─── RECORDS PROVIDED ───

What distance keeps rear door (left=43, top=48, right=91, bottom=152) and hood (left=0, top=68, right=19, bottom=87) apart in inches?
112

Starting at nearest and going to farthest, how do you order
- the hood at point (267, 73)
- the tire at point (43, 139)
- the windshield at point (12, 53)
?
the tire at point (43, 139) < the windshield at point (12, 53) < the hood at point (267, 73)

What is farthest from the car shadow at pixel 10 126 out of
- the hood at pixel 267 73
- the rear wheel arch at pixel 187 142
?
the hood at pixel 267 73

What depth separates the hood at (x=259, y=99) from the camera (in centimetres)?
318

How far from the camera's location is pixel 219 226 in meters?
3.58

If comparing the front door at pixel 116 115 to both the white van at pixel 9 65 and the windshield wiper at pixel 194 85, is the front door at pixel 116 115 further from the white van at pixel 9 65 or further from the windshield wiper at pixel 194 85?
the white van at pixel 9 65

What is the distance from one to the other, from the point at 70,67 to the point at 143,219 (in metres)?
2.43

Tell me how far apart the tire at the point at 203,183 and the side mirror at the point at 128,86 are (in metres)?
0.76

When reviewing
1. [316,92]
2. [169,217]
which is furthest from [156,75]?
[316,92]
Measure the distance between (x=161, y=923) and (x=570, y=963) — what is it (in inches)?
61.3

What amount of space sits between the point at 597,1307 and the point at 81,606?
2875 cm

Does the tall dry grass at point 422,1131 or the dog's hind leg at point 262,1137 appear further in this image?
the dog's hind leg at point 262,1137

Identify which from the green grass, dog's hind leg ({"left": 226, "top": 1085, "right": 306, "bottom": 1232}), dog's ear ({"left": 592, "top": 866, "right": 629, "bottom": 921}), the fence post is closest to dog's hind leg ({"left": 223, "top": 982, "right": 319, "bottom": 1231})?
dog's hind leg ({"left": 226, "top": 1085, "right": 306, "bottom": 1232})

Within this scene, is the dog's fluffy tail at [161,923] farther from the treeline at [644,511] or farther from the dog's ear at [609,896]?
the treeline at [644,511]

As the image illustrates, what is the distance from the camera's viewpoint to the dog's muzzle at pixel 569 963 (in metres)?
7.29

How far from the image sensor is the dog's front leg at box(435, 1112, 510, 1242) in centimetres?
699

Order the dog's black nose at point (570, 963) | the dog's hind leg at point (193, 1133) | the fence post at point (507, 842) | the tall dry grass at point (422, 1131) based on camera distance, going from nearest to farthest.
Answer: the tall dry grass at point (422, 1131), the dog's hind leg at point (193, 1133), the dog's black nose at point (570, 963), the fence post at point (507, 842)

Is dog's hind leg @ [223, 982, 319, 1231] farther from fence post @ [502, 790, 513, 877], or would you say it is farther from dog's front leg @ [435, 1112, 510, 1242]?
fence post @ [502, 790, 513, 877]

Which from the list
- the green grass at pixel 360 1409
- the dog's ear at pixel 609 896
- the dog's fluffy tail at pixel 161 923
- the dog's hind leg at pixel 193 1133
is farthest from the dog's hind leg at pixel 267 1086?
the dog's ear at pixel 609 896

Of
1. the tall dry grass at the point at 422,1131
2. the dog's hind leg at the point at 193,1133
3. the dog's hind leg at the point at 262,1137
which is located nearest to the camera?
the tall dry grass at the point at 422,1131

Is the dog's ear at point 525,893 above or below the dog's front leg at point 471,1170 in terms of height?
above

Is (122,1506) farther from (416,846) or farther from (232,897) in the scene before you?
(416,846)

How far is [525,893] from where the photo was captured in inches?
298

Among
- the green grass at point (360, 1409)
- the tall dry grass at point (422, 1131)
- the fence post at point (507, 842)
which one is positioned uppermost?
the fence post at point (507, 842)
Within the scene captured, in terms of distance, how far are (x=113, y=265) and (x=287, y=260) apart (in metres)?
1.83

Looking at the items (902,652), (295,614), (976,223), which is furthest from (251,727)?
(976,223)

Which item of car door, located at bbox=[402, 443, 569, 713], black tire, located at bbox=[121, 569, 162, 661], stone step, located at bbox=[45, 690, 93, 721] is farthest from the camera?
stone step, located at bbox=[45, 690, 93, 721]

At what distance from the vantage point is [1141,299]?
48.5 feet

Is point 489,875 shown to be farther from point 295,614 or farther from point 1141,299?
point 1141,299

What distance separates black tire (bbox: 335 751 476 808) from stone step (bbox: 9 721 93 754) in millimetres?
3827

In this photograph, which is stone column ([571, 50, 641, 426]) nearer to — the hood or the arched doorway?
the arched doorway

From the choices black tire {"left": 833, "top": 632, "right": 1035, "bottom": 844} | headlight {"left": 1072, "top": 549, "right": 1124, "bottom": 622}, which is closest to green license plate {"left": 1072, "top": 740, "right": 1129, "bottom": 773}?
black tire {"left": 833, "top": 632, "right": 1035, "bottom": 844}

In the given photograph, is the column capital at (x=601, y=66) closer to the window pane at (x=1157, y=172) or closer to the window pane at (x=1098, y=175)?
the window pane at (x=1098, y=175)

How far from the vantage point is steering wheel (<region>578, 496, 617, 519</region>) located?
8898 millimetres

───

=== EXERCISE INSTRUCTIONS ===
Copy the lines above word for word, starting at the line that contains "Order the dog's" and stopping after the line that contains "Answer: the tall".

=== WORKED ANSWER ===
Order the dog's black nose at point (570, 963) | the dog's hind leg at point (193, 1133) | the fence post at point (507, 842) | the tall dry grass at point (422, 1131) based on camera distance, going from nearest to farthest.
Answer: the tall dry grass at point (422, 1131), the dog's hind leg at point (193, 1133), the dog's black nose at point (570, 963), the fence post at point (507, 842)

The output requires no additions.